Canada Fiscal Update Sees Higher Deficits, Debt

OTTAWA (Reuters) - Canada’s deficit spending will be much higher than forecast in March and its debt will come down more slowly, the finance ministry said in its mid-year fiscal update, as it pledged new measures to boost housing supply.
With interest rates at a two-decade high and inflation still elevated, Prime Minister Justin Trudeau’s Liberal government is under pressure to curb spending, which the central bank warned is stoking inflation.
While analysts said the spending on housing and on green-tech subsidies would ultimately be disinflationary, they expressed concern that the government was not showing enough restraint as debt servicing costs skyrocket.
The fiscal year 2024/25 and 2025/26 deficits will be much higher than had been forecast. The deficit is seen at C$38.4 billion in 2024/25 and C$38.3 billion in 2025/26, compared with March estimates of C$35.0 billion and C$26.8 billion respectively.
The federal debt-to-GDP ratio will rise for a second consecutive year in 2024/25 before it begins declining, a year later than had been previously forecast.

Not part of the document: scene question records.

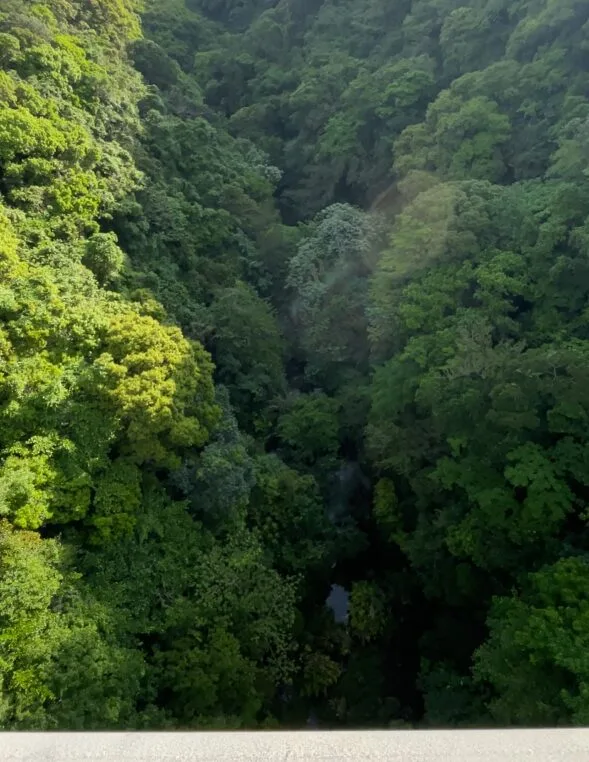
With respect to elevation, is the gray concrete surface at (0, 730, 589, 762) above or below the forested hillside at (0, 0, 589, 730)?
below

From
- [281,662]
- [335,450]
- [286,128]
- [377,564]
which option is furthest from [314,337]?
[286,128]

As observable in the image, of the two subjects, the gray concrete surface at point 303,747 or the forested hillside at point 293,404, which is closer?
the gray concrete surface at point 303,747

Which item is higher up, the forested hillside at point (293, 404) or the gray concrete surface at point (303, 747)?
the forested hillside at point (293, 404)

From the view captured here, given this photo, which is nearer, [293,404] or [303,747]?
[303,747]

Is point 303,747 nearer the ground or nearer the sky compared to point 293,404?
nearer the ground
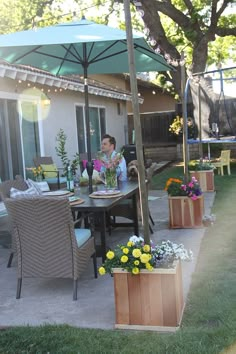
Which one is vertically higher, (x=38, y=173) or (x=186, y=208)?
(x=38, y=173)

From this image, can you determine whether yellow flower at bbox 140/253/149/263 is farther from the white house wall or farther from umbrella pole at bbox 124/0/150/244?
the white house wall

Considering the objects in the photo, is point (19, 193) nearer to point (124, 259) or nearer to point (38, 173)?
point (124, 259)

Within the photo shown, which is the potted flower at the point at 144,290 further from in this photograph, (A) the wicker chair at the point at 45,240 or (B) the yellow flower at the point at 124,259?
(A) the wicker chair at the point at 45,240

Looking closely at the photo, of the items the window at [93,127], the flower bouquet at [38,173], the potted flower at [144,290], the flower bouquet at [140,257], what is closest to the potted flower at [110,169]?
the flower bouquet at [140,257]

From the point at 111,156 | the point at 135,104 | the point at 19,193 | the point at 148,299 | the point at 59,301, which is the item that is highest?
the point at 135,104

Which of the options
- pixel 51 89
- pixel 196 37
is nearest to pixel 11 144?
pixel 51 89

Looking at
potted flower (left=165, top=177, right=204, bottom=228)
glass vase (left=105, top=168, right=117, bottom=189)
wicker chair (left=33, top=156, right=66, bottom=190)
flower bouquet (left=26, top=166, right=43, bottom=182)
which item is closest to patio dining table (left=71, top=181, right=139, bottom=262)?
glass vase (left=105, top=168, right=117, bottom=189)

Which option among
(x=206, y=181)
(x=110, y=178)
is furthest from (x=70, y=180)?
(x=206, y=181)

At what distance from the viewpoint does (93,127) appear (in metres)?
12.9

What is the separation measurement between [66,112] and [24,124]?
2.32 metres

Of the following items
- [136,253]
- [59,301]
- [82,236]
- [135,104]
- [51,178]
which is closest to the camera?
[136,253]

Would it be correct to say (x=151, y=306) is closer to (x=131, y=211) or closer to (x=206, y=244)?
(x=206, y=244)

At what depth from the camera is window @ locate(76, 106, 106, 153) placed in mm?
11727

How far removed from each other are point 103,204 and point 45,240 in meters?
0.74
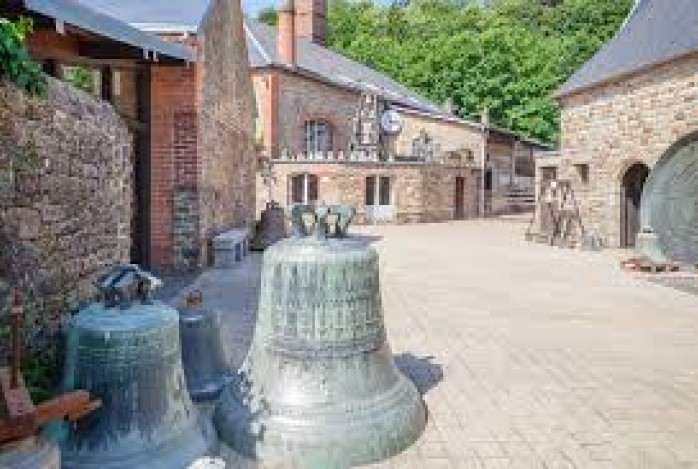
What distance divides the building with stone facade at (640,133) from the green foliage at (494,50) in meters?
19.4

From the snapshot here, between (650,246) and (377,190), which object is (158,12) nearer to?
(650,246)

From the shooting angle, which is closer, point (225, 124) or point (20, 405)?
point (20, 405)

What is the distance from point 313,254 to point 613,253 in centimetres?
1379

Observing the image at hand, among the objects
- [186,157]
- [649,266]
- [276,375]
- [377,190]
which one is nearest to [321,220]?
[276,375]

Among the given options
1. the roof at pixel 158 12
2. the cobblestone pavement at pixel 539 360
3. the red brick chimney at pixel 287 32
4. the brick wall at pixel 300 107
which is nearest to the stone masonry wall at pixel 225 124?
the roof at pixel 158 12

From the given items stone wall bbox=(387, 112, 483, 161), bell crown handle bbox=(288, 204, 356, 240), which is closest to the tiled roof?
stone wall bbox=(387, 112, 483, 161)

The finance ministry has said it targets a declining federal debt-to-GDP ratio in the medium term as a fiscal anchor. In the Fall Economic Statement (FES), the government pledged to ensure the ratio stayed on a downward track after 2024/25.
“The government recognizes it is constrained in how much it can spend, but it’s spending up to that line all the time,” said Randall Bartlett, senior director of Canadian economics at Desjardins Group. “To me, that doesn’t speak to prudence.”
On the growth side, the government uses a median of market forecasts from September, which do not project a recession, but they do see real GDP growth next year at just 0.4%, much lower than the March budget projection of 1.5%.
The Bank of Canada hiked rates to a 22-year high of 5.00% between March of last year and July of this year. It has since held them steady, but warned that they could go higher if inflation - at 3.1% in October - does not come down to its 2% target.